*EXTRACT TO READ*:
Fish on Friday

During Lent, the faithful spend 40 days in reflection and sacrifice, which for many means no meat on the last day of the workweek

The Revs. David Freeman (background right), senior pastor, and Donna Hankins-Hull, associate pastor (foreground right), apply the mark of the cross to churchgoers at a 2017 Ash Wednesday service at Little Rock’s First United Methodist Church. Lent lasts 40 days, during which time the faithful give up something they enjoy as a sacrifice.
The Revs. David Freeman (background right), senior pastor, and Donna Hankins-Hull, associate pastor (foreground right), apply the mark of the cross to churchgoers at a 2017 Ash Wednesday service at Little Rock’s First United Methodist Church. Lent lasts 40 days, during which time the faithful give up something they enjoy as a sacrifice.

Lent, the 40 days that represent the time Jesus spent in the desert before beginning his ministry, is a time during which Christians are in part called to sacrifice or give up something they enjoy, with some abstaining from consuming meat -- but not fish -- on Fridays.

*TASK REQUIREMENTS*:
- 1) Return the passage of the Lent article starting with "Lent, the 40" and going on through "-- on Fridays.", word for word.
- 2) According to the Lent article, what do the 40 days of Lent represent?
The material placed after the Lent article is separate from it.

*DATA BLOCK*:
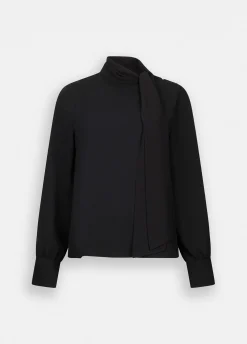 Liu Jo Blouse avec écharpe|Femme Chemises Et Blouses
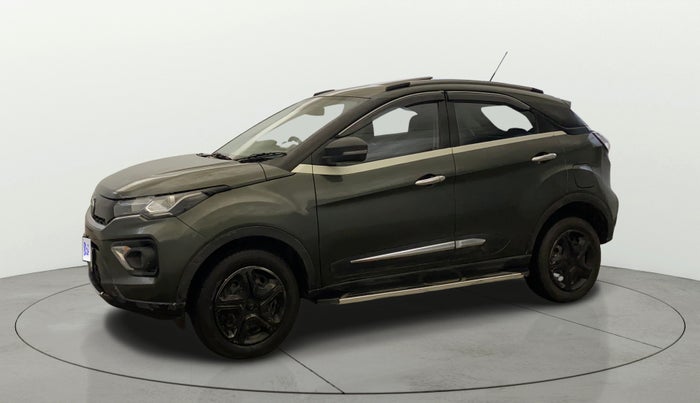 2021 Tata NEXON XM SUNROOF PETROL, Petrol, Manual, 69,427 km, Left Front Diagonal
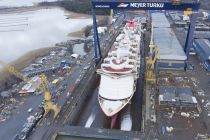 Carnival Celebration cruise ship construction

*ANSWERS FOR THE TASKS*:
- 1)
Lent, the 40 days that represent the time Jesus spent in the desert before beginning his ministry, is a time during which Christians are in part called to sacrifice or give up something they enjoy, with some abstaining from consuming meat -- but not fish -- on Fridays.

- 2) The time Jesus spent in the desert before beginning his ministry.